The library is tested in four layers.

1. Unit tests. Pure-engine tests covering every `Event`/`Action` path.
2. Property tests. 1024-case proptests on term and commit monotonicity, vote uniqueness, and recover idempotence. Scheduled CI dials the engine invariant cases up further. Wire-format decoders are fuzzed through `Message::try_from` for arbitrary bytes.
3. Sim chaos. 128 seeds, 1500 steps, on 3-, 5-, and 7-node clusters, under drops, reorderings, partitions, crashes, and partial fsync.

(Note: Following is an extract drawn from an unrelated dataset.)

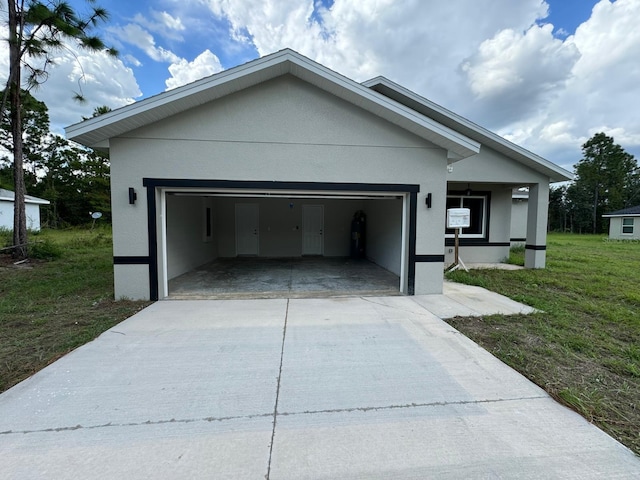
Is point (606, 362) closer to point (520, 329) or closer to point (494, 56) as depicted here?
point (520, 329)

Election Safety, Log Matching, Leader Completeness, and State Machine Safety are checked after every step.
4. Runtime chaos. Real `Node` instances (driver task, apply task, storage) connected through an in-process chaos transport. PRs run a 16-case smoke sweep; scheduled CI runs a heavier seeded sweep. The same safety invariants are asserted at the full-stack level.

CI also enforces a workspace line-coverage floor, runs diff-scoped `cargo-mutants` smoke on PRs with full scheduled sweeps on the correctness-critical crates, and keeps scheduled `cargo-fuzz` corpus-building jobs for the wire codec, the engine, and disk recovery.

## Status

Pre-1.0. The public API is stable enough to build on, but expect changes.

## License

MIT. See [LICENSE.md](./LICENSE.md).